Set problem A
Answer these from the nuclear proliferation text:
(i) Which two countries hold most of the world's nuclear warheads?
(ii) Which two historic examples are used to support the idea that fear of mutually assured destruction keeps warring nations in check?
(iii) What kind of policy do the authors propose to promote transparency in nuclear trade?

Text excerpt
# # # # #

There are over ten thousand nuclear warheads in the world today, most of which are possessed by the United States and Russia (Roser). These weapons of mass destruction can kill millions of people directly and perhaps billions over several years as a result of the radioactive fallout. This makes the proliferation of nuclear weapons a key issue in politics and international relations. In their text arguing that “nuclear proliferation is more effective than nonproliferation,” the authors, Lynne Steeves and Gerson Moreno-Riano, make their case for why every nation should have equal access to nuclear weaponry and how that can lead to peace and balance. Firstly, they argue that the bomb should be retained for deterrence as it can “enforce peace through the fear of destruction”; they then go even further to advocate open proliferation. Historic examples of the Cold War and India-Pakistan conflict have been used to support the idea that the fear of mutually assured destruction is effective enough to keep warring nations in check. Secondly, they argue that the nuclear Non-Proliferation Treaty (NPT) is biased towards countries “technologically ahead of the curve in 1968” and it is dismissed as being ineffective. Lastly, the authors argue that countries (especially the United States) face the major threat of “a nuclear terrorist attack if conditions in the trade of nuclear materials do not change.” They propose a “highly regulated policy of proliferation” to promote transparency in nuclear trade worldwide.

# # # # #

Data entries
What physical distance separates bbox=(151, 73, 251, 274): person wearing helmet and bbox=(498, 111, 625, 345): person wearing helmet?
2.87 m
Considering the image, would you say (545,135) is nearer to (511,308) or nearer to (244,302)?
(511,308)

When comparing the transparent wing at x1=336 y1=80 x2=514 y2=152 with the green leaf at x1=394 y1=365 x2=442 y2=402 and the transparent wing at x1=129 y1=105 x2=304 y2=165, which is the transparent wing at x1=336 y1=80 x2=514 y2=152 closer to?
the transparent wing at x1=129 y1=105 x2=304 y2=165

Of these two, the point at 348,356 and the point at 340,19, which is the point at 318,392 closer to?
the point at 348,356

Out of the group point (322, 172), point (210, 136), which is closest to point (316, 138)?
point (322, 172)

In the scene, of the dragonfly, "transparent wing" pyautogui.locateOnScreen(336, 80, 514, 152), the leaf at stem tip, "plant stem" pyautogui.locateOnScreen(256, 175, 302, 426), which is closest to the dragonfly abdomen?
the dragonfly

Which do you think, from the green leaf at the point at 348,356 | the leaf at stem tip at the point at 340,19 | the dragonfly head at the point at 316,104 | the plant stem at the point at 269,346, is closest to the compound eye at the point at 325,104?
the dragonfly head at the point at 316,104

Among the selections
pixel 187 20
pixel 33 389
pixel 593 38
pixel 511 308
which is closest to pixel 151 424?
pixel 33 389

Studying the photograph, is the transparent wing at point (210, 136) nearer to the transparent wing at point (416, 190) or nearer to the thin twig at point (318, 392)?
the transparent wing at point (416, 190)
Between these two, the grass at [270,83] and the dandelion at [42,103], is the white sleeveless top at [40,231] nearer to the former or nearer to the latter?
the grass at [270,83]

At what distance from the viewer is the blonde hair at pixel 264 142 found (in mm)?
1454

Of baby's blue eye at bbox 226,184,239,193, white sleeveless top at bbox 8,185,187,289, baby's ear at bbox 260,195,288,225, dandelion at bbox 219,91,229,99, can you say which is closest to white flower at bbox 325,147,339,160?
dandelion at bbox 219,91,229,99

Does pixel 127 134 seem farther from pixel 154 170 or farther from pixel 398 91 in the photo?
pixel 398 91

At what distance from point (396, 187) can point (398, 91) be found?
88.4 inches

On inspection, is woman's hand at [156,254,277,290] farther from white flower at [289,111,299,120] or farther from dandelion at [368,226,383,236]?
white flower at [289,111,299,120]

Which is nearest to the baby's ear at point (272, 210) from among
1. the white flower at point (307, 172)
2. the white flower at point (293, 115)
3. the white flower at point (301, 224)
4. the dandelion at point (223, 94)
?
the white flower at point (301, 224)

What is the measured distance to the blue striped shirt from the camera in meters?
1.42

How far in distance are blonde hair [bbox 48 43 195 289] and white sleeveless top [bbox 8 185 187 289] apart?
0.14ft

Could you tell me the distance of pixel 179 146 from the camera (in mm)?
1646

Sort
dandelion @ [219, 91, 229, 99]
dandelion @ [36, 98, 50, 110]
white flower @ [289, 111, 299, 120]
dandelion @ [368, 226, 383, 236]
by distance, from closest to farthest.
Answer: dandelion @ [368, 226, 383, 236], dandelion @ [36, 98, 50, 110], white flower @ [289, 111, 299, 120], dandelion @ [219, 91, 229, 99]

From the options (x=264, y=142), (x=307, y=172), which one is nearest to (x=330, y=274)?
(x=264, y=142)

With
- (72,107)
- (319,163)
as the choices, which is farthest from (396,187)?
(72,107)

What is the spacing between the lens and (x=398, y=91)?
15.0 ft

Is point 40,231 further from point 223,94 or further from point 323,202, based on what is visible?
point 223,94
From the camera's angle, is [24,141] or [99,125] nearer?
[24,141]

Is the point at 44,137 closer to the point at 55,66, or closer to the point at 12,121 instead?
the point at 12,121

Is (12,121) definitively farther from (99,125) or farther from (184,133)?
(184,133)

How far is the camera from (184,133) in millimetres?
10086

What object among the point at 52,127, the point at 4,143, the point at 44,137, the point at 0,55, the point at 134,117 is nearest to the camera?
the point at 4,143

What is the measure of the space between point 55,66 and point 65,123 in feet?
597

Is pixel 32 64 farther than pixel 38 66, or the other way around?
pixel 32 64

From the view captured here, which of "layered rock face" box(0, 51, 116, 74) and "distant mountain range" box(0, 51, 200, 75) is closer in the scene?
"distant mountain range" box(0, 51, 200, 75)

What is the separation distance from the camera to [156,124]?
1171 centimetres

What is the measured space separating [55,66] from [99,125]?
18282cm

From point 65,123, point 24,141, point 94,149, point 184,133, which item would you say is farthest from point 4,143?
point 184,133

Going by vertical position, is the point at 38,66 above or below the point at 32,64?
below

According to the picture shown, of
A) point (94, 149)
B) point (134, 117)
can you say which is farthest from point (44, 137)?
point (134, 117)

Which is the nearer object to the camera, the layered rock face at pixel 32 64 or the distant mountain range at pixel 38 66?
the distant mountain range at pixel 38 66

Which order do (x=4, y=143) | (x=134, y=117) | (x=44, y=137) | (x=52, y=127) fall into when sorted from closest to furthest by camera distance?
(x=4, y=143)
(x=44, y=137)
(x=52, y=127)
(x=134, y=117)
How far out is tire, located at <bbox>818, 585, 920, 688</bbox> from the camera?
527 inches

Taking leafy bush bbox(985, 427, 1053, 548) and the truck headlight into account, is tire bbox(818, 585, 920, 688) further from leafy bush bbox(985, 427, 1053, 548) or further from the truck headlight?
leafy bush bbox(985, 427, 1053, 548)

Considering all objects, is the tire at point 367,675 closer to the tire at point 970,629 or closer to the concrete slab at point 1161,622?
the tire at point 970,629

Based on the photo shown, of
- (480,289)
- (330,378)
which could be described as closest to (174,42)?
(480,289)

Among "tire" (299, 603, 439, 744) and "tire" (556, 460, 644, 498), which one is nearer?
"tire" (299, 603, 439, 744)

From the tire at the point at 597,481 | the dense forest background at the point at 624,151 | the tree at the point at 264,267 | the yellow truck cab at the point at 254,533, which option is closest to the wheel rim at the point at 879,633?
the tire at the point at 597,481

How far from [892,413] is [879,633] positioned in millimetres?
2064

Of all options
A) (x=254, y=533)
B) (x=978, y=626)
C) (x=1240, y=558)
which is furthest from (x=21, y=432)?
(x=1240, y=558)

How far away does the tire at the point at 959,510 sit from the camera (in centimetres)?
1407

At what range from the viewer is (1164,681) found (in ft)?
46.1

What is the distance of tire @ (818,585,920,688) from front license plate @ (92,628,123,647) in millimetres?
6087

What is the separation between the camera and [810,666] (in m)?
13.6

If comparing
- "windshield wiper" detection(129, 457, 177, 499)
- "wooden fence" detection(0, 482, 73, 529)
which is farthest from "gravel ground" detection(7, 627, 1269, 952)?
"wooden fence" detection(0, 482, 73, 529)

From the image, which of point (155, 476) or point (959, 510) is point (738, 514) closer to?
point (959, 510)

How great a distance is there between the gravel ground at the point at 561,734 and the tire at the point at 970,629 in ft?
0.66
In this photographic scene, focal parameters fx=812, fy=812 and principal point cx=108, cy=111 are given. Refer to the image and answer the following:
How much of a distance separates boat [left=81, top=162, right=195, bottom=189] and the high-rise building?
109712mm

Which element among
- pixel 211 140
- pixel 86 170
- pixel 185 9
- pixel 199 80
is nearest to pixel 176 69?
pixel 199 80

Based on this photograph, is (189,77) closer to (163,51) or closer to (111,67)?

# # # # #

Set problem B
Reproduce the entries word for word, from the line with "Of all options" through the last line of the entries, both included.

Exercise solution A
(i) The United States and Russia.
(ii) The Cold War and the India-Pakistan conflict.
(iii) A "highly regulated policy of proliferation."

Exercise solution B
Of all options
A) (x=254, y=533)
B) (x=978, y=626)
C) (x=1240, y=558)
which is furthest from (x=21, y=432)?
(x=1240, y=558)

How far away does the tire at the point at 959,510 sit from the camera (in centimetres)?
1407

At what range from the viewer is (1164,681) found (in ft)?
46.1

What is the distance of tire @ (818,585,920,688) from front license plate @ (92,628,123,647) in millimetres?
6087

What is the separation between the camera and [810,666] (in m)?
13.6

If comparing
- "windshield wiper" detection(129, 457, 177, 499)
- "wooden fence" detection(0, 482, 73, 529)
which is farthest from "gravel ground" detection(7, 627, 1269, 952)?
"wooden fence" detection(0, 482, 73, 529)

From the image, which of point (155, 476) or point (959, 510) is point (738, 514) closer to?
point (959, 510)

How great a distance is there between the gravel ground at the point at 561,734 and the tire at the point at 970,629 in ft?
0.66
In this photographic scene, focal parameters fx=812, fy=812 and principal point cx=108, cy=111 are given. Refer to the image and answer the following:
How much of a distance separates boat [left=81, top=162, right=195, bottom=189] and the high-rise building?
109712mm

Which element among
- pixel 211 140
- pixel 86 170
- pixel 185 9
- pixel 199 80
is nearest to pixel 176 69?
pixel 199 80

Based on this photograph, is (189,77) closer to (163,51) or closer to (111,67)?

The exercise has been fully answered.